New York, NY - Local elected officials, community groups, educators and business owners gathered today outside of a small business in Elmhurst, Queens, to support new legislation announced by U.S. Senator Kirsten Gillibrand and Congresswoman Yvette Clarke that will give immigrant communities the English language skills, and the basic grasp of U.S. history and civics they need to grow and thrive in America for the long term. New York City is home to 1.5 million people who need English language instruction, but only a fraction - less than 100,000 - have access to it. The Strengthen and Unite Communities with Civics Education and English Skills Act of 2009 contains a number of measures to provide new opportunities for New York's immigrants to thrive in our communities and in our economy.

"For centuries, families have come to America from every corner of the globe looking for a better opportunity to pursue their dreams and become Americans - and in the process, they built our communities, our traditions, our way of life and our economy," said Senator Gillibrand. "But only a small fraction of immigrants are getting access to learn the skills needed to integrate successfully and be part of a growing economy. This legislation provides strong federal investments needed to help businesses offer English training to their workers, generate the teachers needed to educate more English language learners, and provide additional resources to give our immigrant communities a path to becoming citizens and building a brighter future."

"As the daughter of Jamaican immigrants, I have a special affinity for this bill because I understand firsthand the immigrants' struggle" Congresswoman Clarke stated.  "I know that having a strong command of the English language is a necessity if you want to succeed in today's society. However, many immigrants are denied the opportunity to learn English due to the limited number of English Language Learner classes. This bill would increase the number of English Language Learner classes by providing tax breaks for businesses that offer English language classes to their employees. Another goal of this bill is to provide tax breaks to incentivize teaching English to immigrants. Finally, this bill offers more than 200 million dollars in increased funding from the US Department of Education, which will be used to assist in expanding access to English Language Learner classes."

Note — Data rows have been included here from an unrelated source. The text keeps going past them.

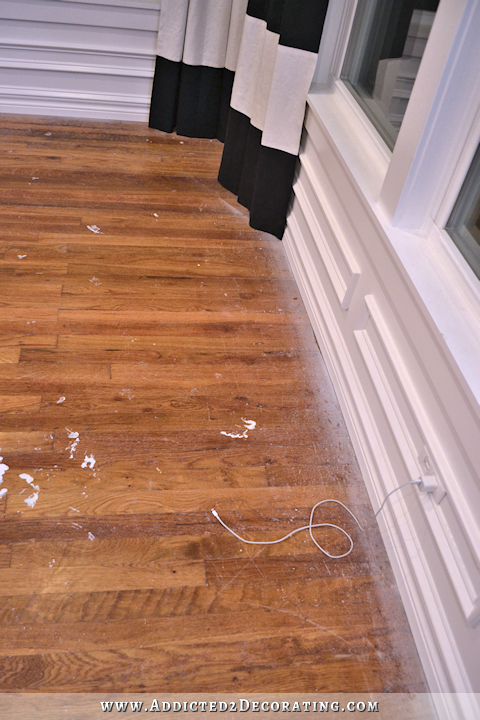 hardwood flooring with paint overspray and spills - 1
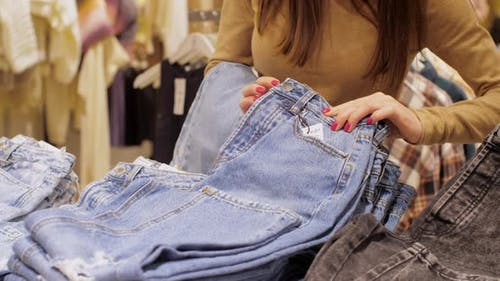 Lady Chooses Appropriate Size of Blue Denim Jeans with Sales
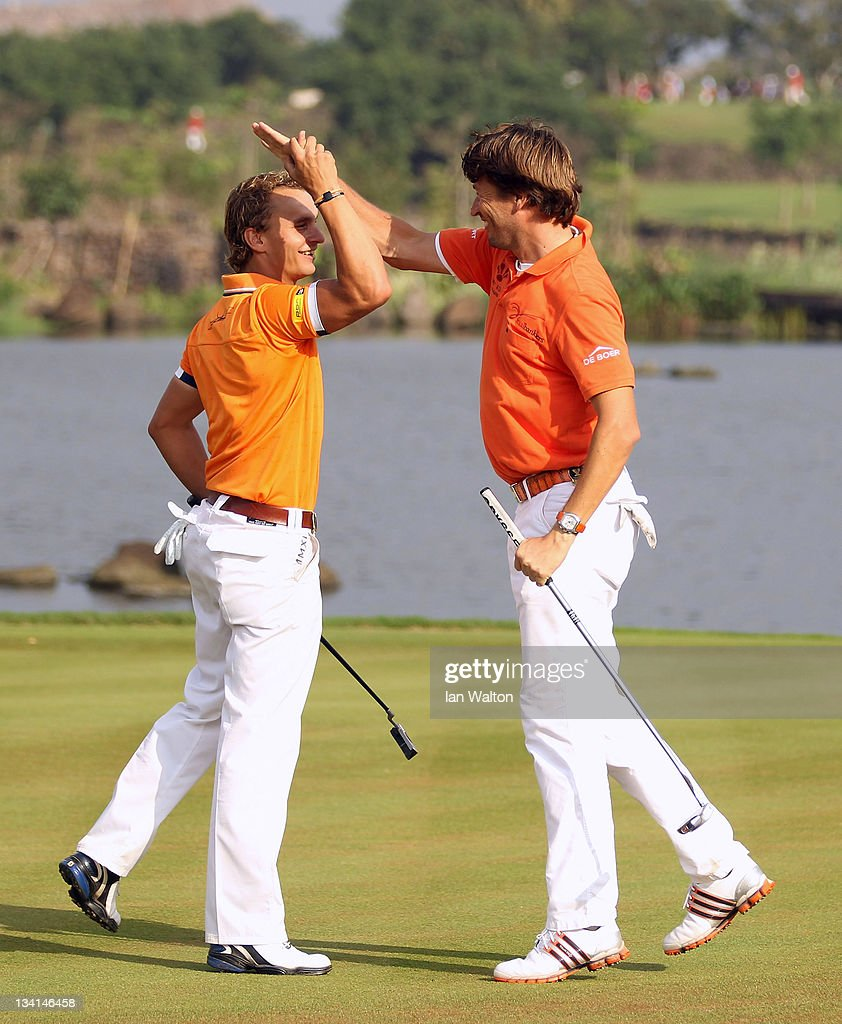 Robert Jan Derksen and Joost Luiten of The Netherlands celebrates on the 18th green during the foursomes on the final day of the Omega Mission Hills...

"I applaud Senator Gillibrand for her visionary work.  This bill is a sound business model: It gives companies the incentives to help immigrant workers be more productive, and it gives new Americans the chance to fully invest in the job opportunities and experiences of their new home," said Councilman John Liu.  "Immigrants, like parents, arrive in cities and towns across our country in search of a better life for their children and families, but often their lack of English proficiency shuts the door on good, stable jobs.  This bill is a great step forward for the immigrant community."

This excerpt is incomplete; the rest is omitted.